Cuando llegué al local de Gales al Sur, Marcos me preguntó qué tal mi paseo, y le relaté mi serie de desencuentros. "Al final, no llegué a ningún lado", le dije. En ambos casos expresó su pesar por haber estado tan cerca de la laguna, y tambièn de la represa, y no haber llegado. Cuando llegó el momento de pagar, no me quiso cobrar. Me dijo, "esta vez no, vení en el verano a alquilar una bicicleta, lo vas a disfrutar mucho más".  A pesar de mi insistencia, no hubo caso. Le agradecí su generosidad y me fui con la idea de volver. Me costó tanto volver a estar otra vez en ese suelo, que no había pensado en una tercera vez, pero el chico de la agencia me dejó la inquietud dando vueltas en mis planes.
La siguiente meta en Trevelin era tomar el té galés. Hay dos casas de té tradicionales. En su momento había ido a la que quedaba sobre la calle principal, esta vez planeaba hacer lo mismo.
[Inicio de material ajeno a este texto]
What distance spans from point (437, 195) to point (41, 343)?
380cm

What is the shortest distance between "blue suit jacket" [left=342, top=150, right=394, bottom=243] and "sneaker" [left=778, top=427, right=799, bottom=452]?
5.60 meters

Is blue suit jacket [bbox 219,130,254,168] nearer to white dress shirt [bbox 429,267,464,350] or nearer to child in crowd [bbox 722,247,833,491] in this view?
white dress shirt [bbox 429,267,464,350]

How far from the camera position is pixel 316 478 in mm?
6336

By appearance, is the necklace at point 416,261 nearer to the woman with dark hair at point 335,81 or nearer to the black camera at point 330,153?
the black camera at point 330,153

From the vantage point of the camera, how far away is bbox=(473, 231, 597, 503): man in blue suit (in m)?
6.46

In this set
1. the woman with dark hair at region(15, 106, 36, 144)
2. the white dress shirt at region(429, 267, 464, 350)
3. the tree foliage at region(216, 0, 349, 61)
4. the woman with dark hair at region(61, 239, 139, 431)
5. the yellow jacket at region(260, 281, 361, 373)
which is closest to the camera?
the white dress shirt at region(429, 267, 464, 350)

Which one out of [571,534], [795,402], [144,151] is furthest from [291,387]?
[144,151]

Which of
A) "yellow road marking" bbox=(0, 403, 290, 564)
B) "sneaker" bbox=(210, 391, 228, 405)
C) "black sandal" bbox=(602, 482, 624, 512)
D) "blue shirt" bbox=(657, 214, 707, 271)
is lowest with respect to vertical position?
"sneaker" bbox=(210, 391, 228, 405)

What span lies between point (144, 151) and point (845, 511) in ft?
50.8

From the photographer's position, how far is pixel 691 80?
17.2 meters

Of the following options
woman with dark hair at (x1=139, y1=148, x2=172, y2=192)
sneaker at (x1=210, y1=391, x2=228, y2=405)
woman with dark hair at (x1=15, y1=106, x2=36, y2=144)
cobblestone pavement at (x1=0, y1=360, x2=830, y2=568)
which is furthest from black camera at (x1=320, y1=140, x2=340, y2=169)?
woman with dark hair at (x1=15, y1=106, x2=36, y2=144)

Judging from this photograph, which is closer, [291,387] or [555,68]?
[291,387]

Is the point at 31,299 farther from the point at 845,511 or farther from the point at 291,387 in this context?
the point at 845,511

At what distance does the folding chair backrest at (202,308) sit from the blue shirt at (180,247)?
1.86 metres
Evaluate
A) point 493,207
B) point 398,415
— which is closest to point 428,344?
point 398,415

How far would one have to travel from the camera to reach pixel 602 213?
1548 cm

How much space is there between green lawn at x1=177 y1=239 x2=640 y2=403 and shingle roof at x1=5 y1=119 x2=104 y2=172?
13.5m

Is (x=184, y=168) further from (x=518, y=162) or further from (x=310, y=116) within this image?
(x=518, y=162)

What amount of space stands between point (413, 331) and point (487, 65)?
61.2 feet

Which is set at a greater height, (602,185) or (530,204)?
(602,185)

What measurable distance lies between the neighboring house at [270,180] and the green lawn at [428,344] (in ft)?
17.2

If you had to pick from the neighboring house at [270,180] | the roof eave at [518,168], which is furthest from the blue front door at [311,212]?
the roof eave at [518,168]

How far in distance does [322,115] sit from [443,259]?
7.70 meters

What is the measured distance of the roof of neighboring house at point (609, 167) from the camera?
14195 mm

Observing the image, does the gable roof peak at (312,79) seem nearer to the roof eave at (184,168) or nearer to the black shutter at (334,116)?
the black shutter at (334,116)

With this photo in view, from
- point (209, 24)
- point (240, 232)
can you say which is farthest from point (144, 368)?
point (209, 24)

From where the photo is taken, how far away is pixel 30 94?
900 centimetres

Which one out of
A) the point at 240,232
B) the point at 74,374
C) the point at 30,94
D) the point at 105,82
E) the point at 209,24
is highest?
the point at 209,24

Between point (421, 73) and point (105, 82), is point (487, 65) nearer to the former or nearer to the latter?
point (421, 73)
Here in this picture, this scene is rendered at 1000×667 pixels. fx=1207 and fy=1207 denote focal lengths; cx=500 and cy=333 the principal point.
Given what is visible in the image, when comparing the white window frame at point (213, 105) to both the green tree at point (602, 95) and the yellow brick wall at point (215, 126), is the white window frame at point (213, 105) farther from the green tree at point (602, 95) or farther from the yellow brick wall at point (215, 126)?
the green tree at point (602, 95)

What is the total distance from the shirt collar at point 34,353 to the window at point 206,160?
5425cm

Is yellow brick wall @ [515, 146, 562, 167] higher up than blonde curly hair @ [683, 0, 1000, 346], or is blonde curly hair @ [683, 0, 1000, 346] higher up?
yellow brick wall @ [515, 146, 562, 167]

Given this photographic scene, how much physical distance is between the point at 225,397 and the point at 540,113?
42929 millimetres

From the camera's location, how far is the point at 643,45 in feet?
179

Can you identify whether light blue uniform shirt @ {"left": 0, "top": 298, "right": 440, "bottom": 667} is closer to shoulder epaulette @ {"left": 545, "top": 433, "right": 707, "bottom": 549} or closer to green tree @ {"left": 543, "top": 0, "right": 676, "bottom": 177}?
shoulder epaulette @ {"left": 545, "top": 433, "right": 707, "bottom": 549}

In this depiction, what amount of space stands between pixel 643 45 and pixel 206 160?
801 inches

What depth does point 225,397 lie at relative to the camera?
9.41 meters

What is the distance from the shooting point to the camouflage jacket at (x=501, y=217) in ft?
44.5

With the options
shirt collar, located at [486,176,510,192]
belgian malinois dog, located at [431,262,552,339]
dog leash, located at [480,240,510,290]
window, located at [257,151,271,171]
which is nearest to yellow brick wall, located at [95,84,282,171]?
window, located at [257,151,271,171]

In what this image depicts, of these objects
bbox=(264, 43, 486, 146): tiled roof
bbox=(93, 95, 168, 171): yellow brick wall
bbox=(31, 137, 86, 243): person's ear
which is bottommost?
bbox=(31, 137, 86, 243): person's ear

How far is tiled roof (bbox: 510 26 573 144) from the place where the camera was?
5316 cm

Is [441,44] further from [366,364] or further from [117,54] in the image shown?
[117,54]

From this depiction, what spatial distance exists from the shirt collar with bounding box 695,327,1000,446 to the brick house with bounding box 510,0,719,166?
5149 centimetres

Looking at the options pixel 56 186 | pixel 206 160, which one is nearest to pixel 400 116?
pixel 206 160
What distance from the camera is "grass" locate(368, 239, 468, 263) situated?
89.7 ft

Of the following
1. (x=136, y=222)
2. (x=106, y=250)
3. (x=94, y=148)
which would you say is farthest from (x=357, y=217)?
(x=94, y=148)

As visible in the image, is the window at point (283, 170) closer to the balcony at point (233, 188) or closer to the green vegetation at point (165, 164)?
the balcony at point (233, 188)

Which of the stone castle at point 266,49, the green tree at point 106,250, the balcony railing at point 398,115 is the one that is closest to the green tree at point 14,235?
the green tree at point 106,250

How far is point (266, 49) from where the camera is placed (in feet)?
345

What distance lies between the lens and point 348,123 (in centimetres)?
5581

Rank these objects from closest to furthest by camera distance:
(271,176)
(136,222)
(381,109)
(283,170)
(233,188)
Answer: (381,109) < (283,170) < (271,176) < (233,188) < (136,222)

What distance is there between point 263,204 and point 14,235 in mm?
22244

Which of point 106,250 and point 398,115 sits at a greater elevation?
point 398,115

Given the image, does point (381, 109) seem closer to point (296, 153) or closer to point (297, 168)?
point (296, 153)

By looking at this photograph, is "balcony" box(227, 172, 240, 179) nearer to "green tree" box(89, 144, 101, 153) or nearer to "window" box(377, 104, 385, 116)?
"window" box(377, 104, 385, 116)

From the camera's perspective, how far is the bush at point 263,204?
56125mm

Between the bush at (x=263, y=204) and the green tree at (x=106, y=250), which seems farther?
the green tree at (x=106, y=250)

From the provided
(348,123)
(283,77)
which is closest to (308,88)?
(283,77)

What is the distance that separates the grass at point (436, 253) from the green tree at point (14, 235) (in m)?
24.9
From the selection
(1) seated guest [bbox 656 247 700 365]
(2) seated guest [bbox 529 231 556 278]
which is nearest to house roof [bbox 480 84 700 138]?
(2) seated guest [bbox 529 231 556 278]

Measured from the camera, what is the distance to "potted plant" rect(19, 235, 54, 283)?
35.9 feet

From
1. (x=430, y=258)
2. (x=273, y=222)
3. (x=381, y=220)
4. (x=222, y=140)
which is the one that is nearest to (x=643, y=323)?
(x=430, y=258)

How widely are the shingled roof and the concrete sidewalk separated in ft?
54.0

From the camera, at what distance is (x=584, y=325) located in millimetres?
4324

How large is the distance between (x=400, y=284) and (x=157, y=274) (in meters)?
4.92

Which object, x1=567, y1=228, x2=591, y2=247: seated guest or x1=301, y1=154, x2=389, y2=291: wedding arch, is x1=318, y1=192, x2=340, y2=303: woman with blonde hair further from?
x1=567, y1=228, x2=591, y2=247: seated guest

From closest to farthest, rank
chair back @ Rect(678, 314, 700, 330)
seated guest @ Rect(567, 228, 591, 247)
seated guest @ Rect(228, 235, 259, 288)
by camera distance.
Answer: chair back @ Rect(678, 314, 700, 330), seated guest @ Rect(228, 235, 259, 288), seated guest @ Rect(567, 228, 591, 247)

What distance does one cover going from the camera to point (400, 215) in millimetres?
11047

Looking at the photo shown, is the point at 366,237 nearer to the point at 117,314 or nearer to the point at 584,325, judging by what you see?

Me encontré con que ya no era como la recordaba, estaba aggiornada, más amplia, y bastante diferente en cuanto a la calidez con la que recordaba mi primera visita. El precio me pareció elevado, y pensé que no me iba a sentir cómoda en una mesa sola rodeada con una bandeja de tortas. La dueña del local me describió la bandeja contándome que servían cuadrados de varias tortas, un bizcocho con manteca y tostadas. Desistí, todo era demasiado. Salí de allí y compré en la panadería unas masas muy ricas que apenas me costaron el 10% de lo que costaba el servicio de té. Despuès me fui a esperar el colectivo y una hora más tarde estaba nuevamente en Esquel. Cansada, destruida, diría, pero satisfecha con el desarrollo de la jornada y por recibir una vez más una caricia de espontánea generosidad.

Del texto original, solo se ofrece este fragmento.